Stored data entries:
-- Opening Marker --

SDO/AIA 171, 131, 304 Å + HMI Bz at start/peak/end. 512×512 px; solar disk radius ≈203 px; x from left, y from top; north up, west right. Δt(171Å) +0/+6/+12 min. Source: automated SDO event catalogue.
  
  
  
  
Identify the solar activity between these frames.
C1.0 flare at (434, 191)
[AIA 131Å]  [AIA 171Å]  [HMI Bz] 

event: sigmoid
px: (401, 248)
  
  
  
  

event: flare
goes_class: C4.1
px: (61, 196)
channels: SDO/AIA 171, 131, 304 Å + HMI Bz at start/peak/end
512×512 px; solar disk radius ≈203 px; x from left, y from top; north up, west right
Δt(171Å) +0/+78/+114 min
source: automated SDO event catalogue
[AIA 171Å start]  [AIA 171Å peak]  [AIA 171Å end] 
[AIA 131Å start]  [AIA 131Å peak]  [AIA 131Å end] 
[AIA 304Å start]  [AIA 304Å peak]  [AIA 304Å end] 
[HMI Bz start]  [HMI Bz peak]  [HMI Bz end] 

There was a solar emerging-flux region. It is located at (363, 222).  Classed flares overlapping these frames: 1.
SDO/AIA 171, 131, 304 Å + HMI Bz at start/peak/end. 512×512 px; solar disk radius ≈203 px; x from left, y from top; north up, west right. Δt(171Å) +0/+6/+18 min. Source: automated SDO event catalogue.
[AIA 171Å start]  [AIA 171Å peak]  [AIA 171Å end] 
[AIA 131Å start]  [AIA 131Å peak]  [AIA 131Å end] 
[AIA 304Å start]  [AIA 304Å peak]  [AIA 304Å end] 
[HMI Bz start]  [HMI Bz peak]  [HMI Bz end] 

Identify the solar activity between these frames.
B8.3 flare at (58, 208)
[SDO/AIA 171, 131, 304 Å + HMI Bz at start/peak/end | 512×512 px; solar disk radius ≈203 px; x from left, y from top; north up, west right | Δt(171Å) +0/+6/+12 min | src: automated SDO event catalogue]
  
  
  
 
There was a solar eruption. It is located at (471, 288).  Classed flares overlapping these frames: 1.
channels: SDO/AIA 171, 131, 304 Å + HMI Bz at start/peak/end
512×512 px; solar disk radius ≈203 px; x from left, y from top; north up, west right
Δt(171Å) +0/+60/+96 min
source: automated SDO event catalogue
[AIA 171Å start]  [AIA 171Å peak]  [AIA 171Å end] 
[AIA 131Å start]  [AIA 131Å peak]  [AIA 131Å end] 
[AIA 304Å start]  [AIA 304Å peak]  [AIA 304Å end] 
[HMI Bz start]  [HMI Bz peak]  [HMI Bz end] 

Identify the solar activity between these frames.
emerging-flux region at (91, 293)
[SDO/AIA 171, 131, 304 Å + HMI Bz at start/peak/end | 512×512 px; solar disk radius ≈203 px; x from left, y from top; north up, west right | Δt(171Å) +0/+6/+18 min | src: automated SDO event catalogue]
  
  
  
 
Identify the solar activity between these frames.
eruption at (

-- Closing Marker --

Work request:
Every line above should be printed again exactly as it stands.

Task answer:
SDO/AIA 171, 131, 304 Å + HMI Bz at start/peak/end. 512×512 px; solar disk radius ≈203 px; x from left, y from top; north up, west right. Δt(171Å) +0/+6/+12 min. Source: automated SDO event catalogue.
  
  
  
  
Identify the solar activity between these frames.
C1.0 flare at (434, 191)
[AIA 131Å]  [AIA 171Å]  [HMI Bz] 

event: sigmoid
px: (401, 248)
  
  
  
  

event: flare
goes_class: C4.1
px: (61, 196)
channels: SDO/AIA 171, 131, 304 Å + HMI Bz at start/peak/end
512×512 px; solar disk radius ≈203 px; x from left, y from top; north up, west right
Δt(171Å) +0/+78/+114 min
source: automated SDO event catalogue
[AIA 171Å start]  [AIA 171Å peak]  [AIA 171Å end] 
[AIA 131Å start]  [AIA 131Å peak]  [AIA 131Å end] 
[AIA 304Å start]  [AIA 304Å peak]  [AIA 304Å end] 
[HMI Bz start]  [HMI Bz peak]  [HMI Bz end] 

There was a solar emerging-flux region. It is located at (363, 222).  Classed flares overlapping these frames: 1.
SDO/AIA 171, 131, 304 Å + HMI Bz at start/peak/end. 512×512 px; solar disk radius ≈203 px; x from left, y from top; north up, west right. Δt(171Å) +0/+6/+18 min. Source: automated SDO event catalogue.
[AIA 171Å start]  [AIA 171Å peak]  [AIA 171Å end] 
[AIA 131Å start]  [AIA 131Å peak]  [AIA 131Å end] 
[AIA 304Å start]  [AIA 304Å peak]  [AIA 304Å end] 
[HMI Bz start]  [HMI Bz peak]  [HMI Bz end] 

Identify the solar activity between these frames.
B8.3 flare at (58, 208)
[SDO/AIA 171, 131, 304 Å + HMI Bz at start/peak/end | 512×512 px; solar disk radius ≈203 px; x from left, y from top; north up, west right | Δt(171Å) +0/+6/+12 min | src: automated SDO event catalogue]
  
  
  
 
There was a solar eruption. It is located at (471, 288).  Classed flares overlapping these frames: 1.
channels: SDO/AIA 171, 131, 304 Å + HMI Bz at start/peak/end
512×512 px; solar disk radius ≈203 px; x from left, y from top; north up, west right
Δt(171Å) +0/+60/+96 min
source: automated SDO event catalogue
[AIA 171Å start]  [AIA 171Å peak]  [AIA 171Å end] 
[AIA 131Å start]  [AIA 131Å peak]  [AIA 131Å end] 
[AIA 304Å start]  [AIA 304Å peak]  [AIA 304Å end] 
[HMI Bz start]  [HMI Bz peak]  [HMI Bz end] 

Identify the solar activity between these frames.
emerging-flux region at (91, 293)
[SDO/AIA 171, 131, 304 Å + HMI Bz at start/peak/end | 512×512 px; solar disk radius ≈203 px; x from left, y from top; north up, west right | Δt(171Å) +0/+6/+18 min | src: automated SDO event catalogue]
  
  
  
 
Identify the solar activity between these frames.
eruption at (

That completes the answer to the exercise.